EXERCISE DATA:
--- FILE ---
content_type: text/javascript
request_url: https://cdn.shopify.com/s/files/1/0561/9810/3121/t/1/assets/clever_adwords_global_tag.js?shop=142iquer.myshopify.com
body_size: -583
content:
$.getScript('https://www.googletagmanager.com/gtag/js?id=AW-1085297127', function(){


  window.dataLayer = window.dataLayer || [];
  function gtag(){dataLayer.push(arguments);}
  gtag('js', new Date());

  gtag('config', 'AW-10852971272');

EXERCISE: In the answer, restate word for word each line from the one with "body_size: -583" through the end of the material above.

RESPONSE BOX:
body_size: -583
content:
$.getScript('https://www.googletagmanager.com/gtag/js?id=AW-1085297127', function(){


  window.dataLayer = window.dataLayer || [];
  function gtag(){dataLayer.push(arguments);}
  gtag('js', new Date());

  gtag('config', 'AW-10852971272');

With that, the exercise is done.